Background: Accurate genomic analyses are predicated upon access to accurate genotype input data. The objective of this study was to quantify the reproducibility of genotype data that are generated from the same genotype platform and from different genotyping platforms.
Methods: Genotypes based on 51,121 single nucleotide polymorphisms (SNPs) for 84 animals that were each genotyped on Illumina and Affymetrix platforms and for another 25 animals that were each genotyped twice on the same Illumina platform were compared. Genotypes based on 11,323 SNPs for an additional 21 animals that were genotyped on two different Illumina platforms by two different service providers were also compared. Reproducibility of the results was measured as the correlation between allele counts and as genotype and allele concordance rates.

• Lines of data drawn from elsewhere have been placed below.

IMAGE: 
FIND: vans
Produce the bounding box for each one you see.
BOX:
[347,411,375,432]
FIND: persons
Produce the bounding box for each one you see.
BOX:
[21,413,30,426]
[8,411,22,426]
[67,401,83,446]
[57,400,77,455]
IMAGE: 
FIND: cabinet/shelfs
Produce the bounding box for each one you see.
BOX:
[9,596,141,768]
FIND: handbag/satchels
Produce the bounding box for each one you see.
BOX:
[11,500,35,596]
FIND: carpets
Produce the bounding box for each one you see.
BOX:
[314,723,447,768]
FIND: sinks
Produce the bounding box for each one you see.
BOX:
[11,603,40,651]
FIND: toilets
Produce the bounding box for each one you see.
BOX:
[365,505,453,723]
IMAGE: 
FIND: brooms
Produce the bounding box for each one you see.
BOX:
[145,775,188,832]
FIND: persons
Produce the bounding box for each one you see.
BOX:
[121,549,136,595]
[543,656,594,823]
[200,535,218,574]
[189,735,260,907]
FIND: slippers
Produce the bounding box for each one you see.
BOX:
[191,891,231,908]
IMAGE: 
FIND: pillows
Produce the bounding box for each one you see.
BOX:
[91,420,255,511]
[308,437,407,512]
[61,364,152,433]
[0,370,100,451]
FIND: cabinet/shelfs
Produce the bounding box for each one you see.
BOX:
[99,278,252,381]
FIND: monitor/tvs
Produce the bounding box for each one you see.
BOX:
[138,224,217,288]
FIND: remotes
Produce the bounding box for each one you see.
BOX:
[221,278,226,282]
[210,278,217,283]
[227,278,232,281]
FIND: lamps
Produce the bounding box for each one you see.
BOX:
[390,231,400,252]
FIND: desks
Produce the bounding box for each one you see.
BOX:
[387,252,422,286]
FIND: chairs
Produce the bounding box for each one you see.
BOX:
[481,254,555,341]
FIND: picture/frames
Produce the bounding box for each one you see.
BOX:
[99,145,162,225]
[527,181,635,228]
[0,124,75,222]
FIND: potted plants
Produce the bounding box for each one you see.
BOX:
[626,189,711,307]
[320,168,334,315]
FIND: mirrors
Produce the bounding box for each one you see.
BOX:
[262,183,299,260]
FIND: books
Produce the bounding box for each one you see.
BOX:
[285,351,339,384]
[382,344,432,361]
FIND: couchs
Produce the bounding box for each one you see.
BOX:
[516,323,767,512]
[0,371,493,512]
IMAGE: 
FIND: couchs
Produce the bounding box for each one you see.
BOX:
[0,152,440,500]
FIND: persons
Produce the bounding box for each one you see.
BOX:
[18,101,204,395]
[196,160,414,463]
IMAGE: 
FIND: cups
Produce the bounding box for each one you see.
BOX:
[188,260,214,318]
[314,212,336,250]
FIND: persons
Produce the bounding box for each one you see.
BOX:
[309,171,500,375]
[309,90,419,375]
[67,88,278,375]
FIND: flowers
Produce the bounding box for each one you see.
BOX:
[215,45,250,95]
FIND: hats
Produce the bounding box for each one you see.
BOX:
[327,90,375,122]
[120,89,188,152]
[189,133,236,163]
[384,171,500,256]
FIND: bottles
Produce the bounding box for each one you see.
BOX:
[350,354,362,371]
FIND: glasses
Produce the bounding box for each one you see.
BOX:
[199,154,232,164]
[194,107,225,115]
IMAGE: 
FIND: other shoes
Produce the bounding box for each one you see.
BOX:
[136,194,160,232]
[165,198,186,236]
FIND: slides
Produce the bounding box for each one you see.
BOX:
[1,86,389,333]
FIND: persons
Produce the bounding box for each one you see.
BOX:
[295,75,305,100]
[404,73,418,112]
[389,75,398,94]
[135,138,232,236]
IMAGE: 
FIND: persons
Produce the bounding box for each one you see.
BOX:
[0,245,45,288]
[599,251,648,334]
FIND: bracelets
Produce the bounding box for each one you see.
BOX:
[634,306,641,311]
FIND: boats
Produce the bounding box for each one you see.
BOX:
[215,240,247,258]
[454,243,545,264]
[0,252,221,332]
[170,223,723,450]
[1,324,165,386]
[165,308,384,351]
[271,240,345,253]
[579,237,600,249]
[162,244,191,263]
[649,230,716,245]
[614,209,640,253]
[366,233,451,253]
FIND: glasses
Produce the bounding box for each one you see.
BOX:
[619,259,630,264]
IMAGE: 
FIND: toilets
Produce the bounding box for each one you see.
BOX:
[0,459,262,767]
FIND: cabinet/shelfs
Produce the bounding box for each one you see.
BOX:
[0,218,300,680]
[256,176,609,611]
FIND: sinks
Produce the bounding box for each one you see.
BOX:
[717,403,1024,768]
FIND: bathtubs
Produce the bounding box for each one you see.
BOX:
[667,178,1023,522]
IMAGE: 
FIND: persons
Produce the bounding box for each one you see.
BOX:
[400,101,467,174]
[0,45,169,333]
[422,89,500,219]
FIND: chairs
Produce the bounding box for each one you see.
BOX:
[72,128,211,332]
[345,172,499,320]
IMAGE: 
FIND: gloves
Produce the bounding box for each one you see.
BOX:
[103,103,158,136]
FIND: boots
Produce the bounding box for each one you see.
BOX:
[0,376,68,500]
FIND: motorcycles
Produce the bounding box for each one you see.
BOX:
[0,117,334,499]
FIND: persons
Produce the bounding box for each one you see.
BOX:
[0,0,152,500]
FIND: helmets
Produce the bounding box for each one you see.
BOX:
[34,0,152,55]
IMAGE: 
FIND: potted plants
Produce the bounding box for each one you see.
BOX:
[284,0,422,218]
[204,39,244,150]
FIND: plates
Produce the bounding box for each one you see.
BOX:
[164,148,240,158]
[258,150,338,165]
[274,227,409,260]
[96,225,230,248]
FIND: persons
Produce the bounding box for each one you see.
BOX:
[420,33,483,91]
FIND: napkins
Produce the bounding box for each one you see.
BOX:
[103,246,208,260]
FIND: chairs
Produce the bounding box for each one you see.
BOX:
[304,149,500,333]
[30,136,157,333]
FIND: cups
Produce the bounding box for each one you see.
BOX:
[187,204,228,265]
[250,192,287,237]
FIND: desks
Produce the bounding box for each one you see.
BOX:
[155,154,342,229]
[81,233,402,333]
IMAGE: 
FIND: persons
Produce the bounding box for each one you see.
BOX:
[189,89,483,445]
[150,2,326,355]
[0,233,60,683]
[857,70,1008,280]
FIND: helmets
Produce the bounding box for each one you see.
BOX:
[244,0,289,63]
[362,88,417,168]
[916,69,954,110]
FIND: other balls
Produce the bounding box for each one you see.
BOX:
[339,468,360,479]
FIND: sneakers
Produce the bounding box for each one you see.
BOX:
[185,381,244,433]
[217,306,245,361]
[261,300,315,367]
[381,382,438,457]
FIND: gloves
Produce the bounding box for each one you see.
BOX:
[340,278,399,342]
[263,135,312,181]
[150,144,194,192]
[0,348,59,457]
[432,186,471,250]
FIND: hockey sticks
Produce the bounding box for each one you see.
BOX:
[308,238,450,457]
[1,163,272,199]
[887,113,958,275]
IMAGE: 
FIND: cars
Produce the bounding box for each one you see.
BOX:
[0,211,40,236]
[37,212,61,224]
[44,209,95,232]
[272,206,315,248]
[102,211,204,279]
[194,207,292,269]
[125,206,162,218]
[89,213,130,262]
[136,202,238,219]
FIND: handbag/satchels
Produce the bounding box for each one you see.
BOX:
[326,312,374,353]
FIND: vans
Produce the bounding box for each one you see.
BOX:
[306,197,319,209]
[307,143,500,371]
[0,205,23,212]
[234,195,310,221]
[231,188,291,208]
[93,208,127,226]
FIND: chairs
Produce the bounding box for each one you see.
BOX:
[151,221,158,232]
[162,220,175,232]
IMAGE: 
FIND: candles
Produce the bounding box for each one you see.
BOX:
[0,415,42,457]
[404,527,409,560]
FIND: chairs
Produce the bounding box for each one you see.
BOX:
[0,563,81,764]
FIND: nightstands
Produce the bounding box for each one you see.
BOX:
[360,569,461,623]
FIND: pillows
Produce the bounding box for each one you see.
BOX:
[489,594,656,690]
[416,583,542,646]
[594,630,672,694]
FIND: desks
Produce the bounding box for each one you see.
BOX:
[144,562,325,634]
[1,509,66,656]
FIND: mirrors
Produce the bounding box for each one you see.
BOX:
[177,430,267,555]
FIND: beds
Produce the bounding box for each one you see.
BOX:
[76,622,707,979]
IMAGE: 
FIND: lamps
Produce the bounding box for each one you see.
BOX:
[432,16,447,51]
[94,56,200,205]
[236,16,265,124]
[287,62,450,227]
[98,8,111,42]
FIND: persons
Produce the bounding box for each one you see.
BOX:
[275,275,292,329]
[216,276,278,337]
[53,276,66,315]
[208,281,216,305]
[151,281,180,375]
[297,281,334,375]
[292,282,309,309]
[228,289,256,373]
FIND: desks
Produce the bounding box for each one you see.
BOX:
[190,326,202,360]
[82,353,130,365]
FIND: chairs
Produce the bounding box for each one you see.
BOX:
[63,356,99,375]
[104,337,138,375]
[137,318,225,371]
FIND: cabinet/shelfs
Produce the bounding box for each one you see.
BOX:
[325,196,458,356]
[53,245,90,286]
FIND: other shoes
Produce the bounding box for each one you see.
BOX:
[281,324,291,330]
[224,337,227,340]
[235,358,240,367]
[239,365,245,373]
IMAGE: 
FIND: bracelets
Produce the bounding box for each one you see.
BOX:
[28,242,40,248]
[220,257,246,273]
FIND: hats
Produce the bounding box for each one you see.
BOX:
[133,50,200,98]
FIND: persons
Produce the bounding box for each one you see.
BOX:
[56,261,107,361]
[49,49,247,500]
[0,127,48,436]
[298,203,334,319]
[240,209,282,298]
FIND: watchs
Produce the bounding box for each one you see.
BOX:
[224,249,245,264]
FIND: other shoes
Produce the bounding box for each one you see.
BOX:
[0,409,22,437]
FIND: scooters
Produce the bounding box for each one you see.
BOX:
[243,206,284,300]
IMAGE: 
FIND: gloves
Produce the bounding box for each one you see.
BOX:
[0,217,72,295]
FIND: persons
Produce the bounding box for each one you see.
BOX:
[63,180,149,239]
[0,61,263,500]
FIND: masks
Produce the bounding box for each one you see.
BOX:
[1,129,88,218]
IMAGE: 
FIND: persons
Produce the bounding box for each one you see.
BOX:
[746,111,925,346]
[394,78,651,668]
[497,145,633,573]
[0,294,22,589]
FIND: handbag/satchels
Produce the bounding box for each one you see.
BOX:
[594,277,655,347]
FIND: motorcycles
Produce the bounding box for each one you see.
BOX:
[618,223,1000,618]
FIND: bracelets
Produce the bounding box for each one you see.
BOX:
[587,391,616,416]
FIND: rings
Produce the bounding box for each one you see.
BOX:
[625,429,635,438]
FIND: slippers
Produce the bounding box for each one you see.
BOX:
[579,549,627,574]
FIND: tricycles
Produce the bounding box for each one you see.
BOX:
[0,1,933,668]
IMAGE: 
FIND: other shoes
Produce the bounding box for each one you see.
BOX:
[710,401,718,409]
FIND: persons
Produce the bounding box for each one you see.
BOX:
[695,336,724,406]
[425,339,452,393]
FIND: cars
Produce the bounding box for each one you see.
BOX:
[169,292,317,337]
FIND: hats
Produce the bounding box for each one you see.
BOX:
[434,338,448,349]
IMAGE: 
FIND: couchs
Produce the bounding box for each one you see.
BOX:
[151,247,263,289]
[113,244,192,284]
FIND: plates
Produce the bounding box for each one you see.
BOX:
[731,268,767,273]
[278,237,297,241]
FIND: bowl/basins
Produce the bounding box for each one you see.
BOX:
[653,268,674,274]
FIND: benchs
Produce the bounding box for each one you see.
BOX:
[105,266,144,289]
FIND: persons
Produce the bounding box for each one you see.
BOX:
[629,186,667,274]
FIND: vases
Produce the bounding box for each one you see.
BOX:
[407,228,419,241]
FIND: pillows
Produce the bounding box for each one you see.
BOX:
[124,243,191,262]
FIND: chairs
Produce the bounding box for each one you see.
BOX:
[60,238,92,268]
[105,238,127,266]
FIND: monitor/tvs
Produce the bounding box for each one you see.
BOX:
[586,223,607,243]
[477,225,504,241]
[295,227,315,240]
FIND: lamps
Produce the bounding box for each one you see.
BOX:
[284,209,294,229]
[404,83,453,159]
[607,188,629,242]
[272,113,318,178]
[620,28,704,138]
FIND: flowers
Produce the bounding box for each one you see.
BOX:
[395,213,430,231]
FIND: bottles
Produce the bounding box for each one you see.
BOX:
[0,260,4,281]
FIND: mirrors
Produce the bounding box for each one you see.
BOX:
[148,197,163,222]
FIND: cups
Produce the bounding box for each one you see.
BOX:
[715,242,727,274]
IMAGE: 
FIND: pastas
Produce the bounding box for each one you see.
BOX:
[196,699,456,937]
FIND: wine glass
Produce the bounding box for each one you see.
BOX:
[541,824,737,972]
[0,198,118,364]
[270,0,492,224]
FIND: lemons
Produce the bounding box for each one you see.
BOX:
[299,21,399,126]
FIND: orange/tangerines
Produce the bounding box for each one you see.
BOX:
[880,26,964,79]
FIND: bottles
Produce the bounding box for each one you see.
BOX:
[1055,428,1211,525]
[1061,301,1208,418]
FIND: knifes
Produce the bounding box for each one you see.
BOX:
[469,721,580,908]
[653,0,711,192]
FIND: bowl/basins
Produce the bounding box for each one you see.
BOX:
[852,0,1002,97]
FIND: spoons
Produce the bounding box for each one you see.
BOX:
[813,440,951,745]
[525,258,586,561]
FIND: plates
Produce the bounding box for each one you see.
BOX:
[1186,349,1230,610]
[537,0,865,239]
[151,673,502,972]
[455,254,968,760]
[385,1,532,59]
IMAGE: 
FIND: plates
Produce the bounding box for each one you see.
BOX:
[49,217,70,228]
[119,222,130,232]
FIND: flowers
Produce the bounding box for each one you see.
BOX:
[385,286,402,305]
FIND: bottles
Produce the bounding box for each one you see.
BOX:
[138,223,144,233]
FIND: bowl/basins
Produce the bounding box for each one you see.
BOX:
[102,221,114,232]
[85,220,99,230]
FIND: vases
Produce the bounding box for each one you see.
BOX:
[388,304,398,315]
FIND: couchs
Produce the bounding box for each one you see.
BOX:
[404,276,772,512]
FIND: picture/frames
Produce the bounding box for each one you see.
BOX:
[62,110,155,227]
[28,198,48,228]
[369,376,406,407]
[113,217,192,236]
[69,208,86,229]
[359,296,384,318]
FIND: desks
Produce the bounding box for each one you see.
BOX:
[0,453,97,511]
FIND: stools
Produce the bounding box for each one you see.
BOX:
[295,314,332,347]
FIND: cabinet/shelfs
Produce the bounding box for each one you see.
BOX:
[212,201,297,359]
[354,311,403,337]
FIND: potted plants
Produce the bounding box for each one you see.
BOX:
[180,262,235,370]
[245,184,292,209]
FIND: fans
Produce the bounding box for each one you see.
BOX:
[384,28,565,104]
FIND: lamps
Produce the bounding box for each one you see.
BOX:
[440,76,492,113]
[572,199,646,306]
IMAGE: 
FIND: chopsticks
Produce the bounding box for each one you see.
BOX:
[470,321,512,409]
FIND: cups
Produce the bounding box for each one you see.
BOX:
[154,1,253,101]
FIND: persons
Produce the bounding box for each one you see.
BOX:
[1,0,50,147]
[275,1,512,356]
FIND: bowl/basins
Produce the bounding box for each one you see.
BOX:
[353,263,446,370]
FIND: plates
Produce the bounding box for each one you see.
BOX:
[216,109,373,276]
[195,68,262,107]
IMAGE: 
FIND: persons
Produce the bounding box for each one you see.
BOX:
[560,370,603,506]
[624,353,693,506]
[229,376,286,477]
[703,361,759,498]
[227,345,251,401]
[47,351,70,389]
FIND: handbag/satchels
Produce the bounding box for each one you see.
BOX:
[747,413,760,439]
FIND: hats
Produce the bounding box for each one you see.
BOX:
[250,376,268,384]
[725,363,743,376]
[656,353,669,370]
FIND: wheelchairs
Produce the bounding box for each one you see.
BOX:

Results: A mean within-animal correlation of 0.9996 was found between allele counts in the 25 duplicate samples that were genotyped on the same Illumina platform and varied from 0.9963 to 1.0000 per animal. The mean (minimum, maximum) genotype and allele concordance rates per animal between the 25 duplicate samples were equal to 0.9996 (0.9968, 1.0000) and 0.9993 (0.9937, 1.0000), respectively. The concordance rate between the two different Illumina platforms was also near 1. A mean within-animal correlation of 0.9738 was found between genotypes that were generated on the Illumina and Affymetrix platforms and varied from 0.9505 to 0.9812 per animal. The mean (minimum, maximum) within-animal genotype and allele concordance rates between the Illumina and Affymetrix platforms were equal to 0.9711 (0.9418, 0.9798) and 0.9845 (0.9695, 0.9889), respectively. The genotype concordance rate across all genotypes increased from 0.9711 to 0.9949 when the SNPs used were restricted to those with three high-resolution genotype clusters which represented 75.2% of the called genotypes.
Conclusions and implications: Our results suggest that, regardless of the genotype platform or service provider, high genotype concordance rates are achieved especially if they are restricted to high-quality extracted DNA and SNPs that result in high-quality genotypes.